## Bloc de texte
%%
En attendant décrets et arrêtés...

Le secrétaire d’Etat Sébastien Lecornu a présenté, ce 26 mars, une dizaine de mesures en faveur de la méthanisation. En conclusion des travaux du groupe de travail ad hoc mis en place en janvier.

 

Alors que la France a accueilli 80 nouvelles installations l’an dernier, pour un total de 405 sites dont 230 à la ferme, le gouvernement a décidé de soutenir un secteur qui se développe trop lentement pour atteindre l’objectif fixé par la loi sur la transition énergétique: 10% de gaz d’origine renouvelable en 2030. «La méthanisation est l’un des outils qui permet de verdir le gaz. C’est un objectif qui peut être atteint et même dépassé, à condition qu’on prenne le problème par le bon bout», a déclaré Sébastien Lecornu lors d’une conférence de presse.

 

Compléments de revenu

Parmi les mesures les plus attendues, Sébastien Lecornu a promis la création prochaine d’un tarif d’achat à guichet ouvert pour les installations de taille moyenne, d’une capacité de 500 kilowatts à 1 mégawatt. Jusque-là visées par de seuls appels d’offres ponctuels, elles pourront désormais bénéficier d’un soutien pérenne, dont le montant sera fixé par un arrêté en préparation.
%%
## Questions à traiter
#1 Recopiez le passage du texte sur la méthanisation qui commence aux mots «Le secrétaire d’Etat» et s'arrête après «place en janvier.».
#2 Répondez aux questions suivantes d'après le texte sur la méthanisation :
(a) Combien de nouvelles installations la France a-t-elle accueillies l'an dernier ?
(b) Quelle part de gaz d'origine renouvelable la loi sur la transition énergétique fixe-t-elle pour 2030 ?
(c) Quelle capacité ont les installations de taille moyenne visées par le futur tarif d'achat ?
La liste ci-dessous ne sert pas.

## Extrait de données
%%
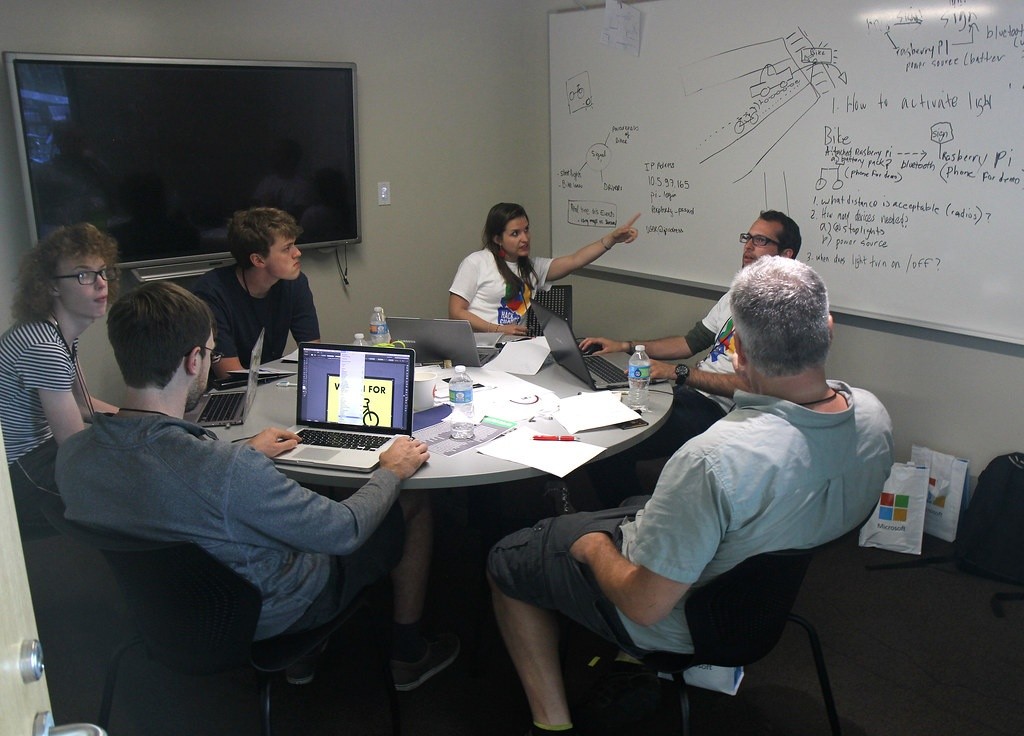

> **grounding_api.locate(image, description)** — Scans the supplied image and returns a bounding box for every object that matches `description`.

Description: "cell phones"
[617,419,649,429]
%%
## Vos réponses
#1
Le secrétaire d’Etat Sébastien Lecornu a présenté, ce 26 mars, une dizaine de mesures en faveur de la méthanisation. En conclusion des travaux du groupe de travail ad hoc mis en place en janvier.

#2
(a) 80 nouvelles installations.
(b) 10 % de gaz d'origine renouvelable.
(c) De 500 kilowatts à 1 mégawatt.